- Task directions: In the passage below on women's attitudes and war, list every creature the writer compares men to.

- Selected passage:
+ + + +

And which encourages the cheap morality of Altruism by Proxy, by showing how generous and caring the modern liberal is through taxing and regulating other people to death?

As I hinted at in the earlier essay, one key is the attitude of educated and liberated women, because men will happily crawl through broken glass like a Pavlovian dog if the sex reward is at the other side. Those women want men to say Bush is Hitler? Guess what, many will rush to sign up for that bandwagon.

Or change the demand (according to women's perogative) to finding a spine and fighting a real war against jihad? Splendid, we'll sign up in droves for that action! Yes, men are much like drones, or simple moths to the flame, in that regard.

Indeed, in opposition to the Lysistrata syndrome many of today's women are exercising, one little-discussed and largely unsung element of World War Two was a kind of "reverse-Lysistrata" attitude. Everyone understanding the gravity of the situation, young patriotic women -- "good" girls who had expected to be virgins on their wedding night -- without being told, showed up to give the young, green G.I.s (hardly more than boys themselves) a night to remember just before being shipped overseas into combat. It was all they could think to do. A shared complete self-sacrifice. True altruism.

+ + + +

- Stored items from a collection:

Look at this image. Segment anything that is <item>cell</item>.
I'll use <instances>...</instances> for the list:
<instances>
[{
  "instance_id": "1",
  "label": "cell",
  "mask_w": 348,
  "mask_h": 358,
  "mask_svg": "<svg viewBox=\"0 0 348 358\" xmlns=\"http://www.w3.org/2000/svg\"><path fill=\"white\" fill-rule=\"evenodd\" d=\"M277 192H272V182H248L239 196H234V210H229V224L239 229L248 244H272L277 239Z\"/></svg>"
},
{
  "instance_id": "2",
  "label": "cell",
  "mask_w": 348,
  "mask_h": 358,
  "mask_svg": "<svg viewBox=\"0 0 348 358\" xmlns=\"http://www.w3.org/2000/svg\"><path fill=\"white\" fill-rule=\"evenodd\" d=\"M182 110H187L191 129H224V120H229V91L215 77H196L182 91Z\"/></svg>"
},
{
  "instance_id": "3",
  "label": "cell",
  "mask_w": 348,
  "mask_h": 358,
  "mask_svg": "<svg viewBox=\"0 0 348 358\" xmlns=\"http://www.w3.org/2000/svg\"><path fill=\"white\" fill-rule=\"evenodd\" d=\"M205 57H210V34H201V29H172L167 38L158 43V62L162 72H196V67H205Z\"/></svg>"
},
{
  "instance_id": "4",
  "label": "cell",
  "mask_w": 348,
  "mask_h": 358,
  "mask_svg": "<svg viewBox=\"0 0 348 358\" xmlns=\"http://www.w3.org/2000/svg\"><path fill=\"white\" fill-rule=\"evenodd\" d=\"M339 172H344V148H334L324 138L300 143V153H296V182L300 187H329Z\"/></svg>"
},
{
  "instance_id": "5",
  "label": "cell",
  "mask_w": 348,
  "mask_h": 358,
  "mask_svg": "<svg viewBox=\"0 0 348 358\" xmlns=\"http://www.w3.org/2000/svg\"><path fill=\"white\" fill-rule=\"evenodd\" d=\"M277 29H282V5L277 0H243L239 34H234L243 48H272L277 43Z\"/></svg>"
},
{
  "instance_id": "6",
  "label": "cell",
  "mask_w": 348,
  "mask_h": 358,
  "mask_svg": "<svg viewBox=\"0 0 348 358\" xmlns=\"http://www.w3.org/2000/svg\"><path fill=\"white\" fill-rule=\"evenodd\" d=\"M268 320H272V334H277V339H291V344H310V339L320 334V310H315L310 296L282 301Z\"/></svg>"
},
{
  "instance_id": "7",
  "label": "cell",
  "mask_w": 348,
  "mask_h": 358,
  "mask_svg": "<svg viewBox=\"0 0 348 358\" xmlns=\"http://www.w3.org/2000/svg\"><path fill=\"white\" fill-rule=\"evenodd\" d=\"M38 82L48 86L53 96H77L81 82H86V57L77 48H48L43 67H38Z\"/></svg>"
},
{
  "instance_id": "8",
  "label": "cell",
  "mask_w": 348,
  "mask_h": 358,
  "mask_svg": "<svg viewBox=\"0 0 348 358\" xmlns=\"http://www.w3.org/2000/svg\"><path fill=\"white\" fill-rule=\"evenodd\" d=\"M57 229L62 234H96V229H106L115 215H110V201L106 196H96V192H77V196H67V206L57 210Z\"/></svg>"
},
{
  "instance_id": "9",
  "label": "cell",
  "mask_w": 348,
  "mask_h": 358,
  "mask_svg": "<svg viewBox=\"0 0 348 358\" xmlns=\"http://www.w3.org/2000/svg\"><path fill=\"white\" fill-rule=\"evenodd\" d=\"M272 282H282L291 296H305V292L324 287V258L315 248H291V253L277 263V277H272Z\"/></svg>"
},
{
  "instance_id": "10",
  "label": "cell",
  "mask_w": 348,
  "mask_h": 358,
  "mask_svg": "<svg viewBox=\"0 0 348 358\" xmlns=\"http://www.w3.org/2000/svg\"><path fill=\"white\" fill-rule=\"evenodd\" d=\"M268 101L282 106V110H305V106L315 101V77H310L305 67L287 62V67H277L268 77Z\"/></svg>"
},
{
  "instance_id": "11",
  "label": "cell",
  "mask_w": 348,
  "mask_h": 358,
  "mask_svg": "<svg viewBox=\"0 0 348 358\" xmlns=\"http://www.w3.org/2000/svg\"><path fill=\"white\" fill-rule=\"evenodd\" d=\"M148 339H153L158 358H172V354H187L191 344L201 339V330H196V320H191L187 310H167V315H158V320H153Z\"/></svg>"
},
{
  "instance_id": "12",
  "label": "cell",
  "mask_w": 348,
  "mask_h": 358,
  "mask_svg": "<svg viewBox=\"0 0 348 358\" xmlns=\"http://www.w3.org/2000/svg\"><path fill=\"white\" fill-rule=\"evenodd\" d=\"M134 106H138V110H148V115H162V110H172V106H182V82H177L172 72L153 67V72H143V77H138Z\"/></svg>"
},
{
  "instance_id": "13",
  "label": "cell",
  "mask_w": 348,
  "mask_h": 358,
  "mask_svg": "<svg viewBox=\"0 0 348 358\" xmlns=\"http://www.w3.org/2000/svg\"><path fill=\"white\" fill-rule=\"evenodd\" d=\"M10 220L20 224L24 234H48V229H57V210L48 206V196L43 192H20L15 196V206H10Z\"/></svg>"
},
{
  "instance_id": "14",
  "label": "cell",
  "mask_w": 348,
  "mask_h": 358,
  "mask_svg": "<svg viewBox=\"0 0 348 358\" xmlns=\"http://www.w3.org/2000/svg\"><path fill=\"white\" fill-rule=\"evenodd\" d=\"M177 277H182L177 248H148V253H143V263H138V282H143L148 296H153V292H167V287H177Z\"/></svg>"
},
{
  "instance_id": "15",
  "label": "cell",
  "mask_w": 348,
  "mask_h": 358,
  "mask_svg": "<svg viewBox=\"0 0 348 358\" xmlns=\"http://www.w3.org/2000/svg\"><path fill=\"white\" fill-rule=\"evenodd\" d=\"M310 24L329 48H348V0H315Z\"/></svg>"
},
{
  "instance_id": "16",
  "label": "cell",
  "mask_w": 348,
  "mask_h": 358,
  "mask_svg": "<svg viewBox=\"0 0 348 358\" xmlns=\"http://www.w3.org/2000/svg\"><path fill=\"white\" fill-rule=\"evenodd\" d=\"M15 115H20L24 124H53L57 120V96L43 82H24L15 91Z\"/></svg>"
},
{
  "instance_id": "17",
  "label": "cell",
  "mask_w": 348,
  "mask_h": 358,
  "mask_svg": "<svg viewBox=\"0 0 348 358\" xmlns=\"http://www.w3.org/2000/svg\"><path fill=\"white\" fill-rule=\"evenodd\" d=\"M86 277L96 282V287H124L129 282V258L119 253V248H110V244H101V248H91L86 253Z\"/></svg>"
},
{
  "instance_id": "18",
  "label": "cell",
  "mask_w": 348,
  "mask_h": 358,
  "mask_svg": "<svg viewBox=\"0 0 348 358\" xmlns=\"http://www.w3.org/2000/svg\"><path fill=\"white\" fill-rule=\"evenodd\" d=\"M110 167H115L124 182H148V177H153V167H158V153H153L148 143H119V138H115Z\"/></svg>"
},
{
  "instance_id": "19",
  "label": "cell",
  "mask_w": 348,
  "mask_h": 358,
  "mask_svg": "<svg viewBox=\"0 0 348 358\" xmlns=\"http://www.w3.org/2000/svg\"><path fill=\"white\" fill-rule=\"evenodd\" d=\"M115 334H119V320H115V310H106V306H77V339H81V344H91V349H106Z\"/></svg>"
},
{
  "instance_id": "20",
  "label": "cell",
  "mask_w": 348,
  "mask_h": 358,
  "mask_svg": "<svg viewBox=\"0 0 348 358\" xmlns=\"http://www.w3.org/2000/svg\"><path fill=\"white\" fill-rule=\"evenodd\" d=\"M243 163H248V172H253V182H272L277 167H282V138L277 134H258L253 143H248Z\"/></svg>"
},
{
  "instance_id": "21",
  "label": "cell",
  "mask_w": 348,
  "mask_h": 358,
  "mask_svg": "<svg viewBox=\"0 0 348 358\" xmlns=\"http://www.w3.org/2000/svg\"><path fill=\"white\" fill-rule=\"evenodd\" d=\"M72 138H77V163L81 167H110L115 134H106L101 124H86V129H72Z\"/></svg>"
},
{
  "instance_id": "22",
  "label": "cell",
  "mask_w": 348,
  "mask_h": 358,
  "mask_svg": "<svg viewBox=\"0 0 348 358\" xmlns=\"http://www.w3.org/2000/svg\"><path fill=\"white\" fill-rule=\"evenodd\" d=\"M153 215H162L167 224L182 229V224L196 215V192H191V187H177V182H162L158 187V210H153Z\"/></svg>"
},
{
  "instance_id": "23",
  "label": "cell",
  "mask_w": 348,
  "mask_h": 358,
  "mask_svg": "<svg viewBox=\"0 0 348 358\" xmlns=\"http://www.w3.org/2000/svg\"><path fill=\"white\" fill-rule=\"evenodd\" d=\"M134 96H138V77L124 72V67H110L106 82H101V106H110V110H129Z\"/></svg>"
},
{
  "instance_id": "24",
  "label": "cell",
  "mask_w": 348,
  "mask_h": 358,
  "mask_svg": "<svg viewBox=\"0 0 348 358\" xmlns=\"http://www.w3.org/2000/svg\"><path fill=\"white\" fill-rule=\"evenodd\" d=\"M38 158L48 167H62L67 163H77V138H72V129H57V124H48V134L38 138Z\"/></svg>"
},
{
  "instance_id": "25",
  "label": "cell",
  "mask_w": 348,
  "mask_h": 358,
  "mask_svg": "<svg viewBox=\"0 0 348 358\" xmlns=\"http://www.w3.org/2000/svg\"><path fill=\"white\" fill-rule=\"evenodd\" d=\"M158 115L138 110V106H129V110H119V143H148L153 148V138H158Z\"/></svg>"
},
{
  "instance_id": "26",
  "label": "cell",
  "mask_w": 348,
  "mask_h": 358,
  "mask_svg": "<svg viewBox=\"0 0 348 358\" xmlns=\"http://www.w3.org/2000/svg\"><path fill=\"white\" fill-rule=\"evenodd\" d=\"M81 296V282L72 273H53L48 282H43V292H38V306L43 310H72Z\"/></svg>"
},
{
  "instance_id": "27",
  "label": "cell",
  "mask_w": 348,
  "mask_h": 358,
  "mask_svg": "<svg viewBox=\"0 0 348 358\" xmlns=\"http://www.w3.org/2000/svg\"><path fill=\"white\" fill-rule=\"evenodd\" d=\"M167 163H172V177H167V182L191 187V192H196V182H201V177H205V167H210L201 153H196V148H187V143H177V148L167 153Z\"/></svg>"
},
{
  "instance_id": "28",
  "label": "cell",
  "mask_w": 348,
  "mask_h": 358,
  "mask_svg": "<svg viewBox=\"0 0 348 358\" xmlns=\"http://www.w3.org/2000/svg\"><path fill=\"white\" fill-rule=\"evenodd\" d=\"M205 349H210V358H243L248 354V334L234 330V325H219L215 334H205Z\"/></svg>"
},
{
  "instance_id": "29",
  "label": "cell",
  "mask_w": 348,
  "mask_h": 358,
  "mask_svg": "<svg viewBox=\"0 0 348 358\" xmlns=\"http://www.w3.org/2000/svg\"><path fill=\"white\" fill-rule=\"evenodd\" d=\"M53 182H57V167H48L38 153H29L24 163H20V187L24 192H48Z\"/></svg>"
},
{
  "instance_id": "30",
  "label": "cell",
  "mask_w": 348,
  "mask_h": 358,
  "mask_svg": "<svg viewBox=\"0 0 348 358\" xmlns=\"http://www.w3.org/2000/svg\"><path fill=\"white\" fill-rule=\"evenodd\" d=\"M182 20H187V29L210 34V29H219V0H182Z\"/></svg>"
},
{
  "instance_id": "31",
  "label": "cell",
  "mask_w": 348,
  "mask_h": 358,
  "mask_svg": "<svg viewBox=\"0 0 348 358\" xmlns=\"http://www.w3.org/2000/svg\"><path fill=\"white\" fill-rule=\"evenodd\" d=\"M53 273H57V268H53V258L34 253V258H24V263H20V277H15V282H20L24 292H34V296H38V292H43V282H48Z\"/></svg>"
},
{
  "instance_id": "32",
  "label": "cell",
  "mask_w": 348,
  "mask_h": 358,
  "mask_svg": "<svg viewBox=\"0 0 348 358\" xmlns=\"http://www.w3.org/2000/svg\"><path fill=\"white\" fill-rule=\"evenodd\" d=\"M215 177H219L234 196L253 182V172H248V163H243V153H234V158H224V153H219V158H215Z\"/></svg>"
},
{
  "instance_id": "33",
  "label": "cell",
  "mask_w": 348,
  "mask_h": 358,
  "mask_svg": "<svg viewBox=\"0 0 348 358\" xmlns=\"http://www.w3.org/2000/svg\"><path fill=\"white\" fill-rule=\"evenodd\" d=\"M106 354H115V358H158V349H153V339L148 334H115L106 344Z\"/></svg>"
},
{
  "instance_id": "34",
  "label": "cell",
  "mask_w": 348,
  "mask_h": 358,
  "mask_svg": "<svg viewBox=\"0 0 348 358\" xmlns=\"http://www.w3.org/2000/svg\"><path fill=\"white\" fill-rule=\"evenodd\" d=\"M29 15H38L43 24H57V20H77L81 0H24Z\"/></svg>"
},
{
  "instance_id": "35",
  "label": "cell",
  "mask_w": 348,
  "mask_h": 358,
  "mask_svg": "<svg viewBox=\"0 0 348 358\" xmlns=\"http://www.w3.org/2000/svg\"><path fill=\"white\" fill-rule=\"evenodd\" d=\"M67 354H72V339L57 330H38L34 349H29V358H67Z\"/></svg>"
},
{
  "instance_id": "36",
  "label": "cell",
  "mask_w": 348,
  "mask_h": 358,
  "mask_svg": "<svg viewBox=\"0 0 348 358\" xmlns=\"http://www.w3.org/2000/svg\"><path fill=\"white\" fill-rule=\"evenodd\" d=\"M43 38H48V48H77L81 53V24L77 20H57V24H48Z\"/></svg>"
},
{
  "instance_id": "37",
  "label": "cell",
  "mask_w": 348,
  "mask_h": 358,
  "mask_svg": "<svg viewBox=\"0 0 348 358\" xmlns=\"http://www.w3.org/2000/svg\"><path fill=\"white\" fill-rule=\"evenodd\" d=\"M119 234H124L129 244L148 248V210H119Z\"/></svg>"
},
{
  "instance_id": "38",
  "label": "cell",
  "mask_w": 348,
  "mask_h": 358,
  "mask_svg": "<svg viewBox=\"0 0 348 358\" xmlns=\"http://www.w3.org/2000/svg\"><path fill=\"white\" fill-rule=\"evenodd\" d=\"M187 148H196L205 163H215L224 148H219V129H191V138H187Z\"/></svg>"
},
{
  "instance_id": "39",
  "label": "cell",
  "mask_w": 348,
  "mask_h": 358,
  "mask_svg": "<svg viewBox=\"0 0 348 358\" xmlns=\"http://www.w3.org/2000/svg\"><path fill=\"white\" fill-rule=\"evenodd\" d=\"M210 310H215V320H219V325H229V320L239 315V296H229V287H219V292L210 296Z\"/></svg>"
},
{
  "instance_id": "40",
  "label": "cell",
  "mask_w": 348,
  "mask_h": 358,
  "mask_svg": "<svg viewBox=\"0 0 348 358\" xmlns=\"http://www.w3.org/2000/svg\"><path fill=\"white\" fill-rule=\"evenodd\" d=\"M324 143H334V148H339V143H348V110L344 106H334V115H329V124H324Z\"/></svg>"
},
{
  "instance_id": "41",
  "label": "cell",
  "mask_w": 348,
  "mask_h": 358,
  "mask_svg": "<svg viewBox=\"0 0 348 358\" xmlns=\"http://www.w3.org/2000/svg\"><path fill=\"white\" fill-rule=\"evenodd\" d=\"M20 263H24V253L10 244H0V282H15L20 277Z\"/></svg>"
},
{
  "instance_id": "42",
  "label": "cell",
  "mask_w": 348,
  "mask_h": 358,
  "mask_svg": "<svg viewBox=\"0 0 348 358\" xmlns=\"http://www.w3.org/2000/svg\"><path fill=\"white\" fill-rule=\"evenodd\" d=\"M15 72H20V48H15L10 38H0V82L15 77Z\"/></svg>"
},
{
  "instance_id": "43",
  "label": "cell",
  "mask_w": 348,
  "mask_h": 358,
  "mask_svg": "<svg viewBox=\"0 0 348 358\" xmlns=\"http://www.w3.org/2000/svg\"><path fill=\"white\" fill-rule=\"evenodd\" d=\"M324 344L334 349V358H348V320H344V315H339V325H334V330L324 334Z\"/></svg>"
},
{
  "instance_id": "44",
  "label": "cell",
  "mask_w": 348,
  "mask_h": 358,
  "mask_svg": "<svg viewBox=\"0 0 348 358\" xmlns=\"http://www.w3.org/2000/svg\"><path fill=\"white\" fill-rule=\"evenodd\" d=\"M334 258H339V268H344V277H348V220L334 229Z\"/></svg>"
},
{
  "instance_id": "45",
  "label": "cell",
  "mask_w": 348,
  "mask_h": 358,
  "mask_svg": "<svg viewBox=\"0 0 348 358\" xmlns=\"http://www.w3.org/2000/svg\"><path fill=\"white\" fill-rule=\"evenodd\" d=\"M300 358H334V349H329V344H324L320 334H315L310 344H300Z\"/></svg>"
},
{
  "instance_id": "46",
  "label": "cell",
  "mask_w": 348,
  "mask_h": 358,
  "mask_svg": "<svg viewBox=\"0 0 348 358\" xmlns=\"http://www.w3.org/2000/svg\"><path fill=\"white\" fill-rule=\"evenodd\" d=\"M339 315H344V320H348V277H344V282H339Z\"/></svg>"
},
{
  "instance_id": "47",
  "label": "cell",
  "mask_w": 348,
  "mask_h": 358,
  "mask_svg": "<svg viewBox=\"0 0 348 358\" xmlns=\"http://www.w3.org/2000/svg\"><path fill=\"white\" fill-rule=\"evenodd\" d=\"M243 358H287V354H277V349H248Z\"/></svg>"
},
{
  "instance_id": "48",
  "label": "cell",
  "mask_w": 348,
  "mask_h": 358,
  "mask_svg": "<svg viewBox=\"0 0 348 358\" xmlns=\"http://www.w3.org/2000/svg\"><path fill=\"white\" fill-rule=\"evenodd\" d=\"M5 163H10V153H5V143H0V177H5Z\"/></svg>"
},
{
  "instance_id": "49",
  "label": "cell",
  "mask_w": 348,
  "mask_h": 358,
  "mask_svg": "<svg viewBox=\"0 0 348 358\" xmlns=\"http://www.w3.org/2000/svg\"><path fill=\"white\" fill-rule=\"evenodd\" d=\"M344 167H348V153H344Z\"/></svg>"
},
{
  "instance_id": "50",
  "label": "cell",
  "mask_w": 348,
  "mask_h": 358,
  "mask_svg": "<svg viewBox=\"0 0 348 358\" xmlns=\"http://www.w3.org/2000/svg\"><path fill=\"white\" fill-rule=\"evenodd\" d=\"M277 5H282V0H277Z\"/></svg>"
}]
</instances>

+ + + +

- Result below: A Pavlovian dog, drones, moths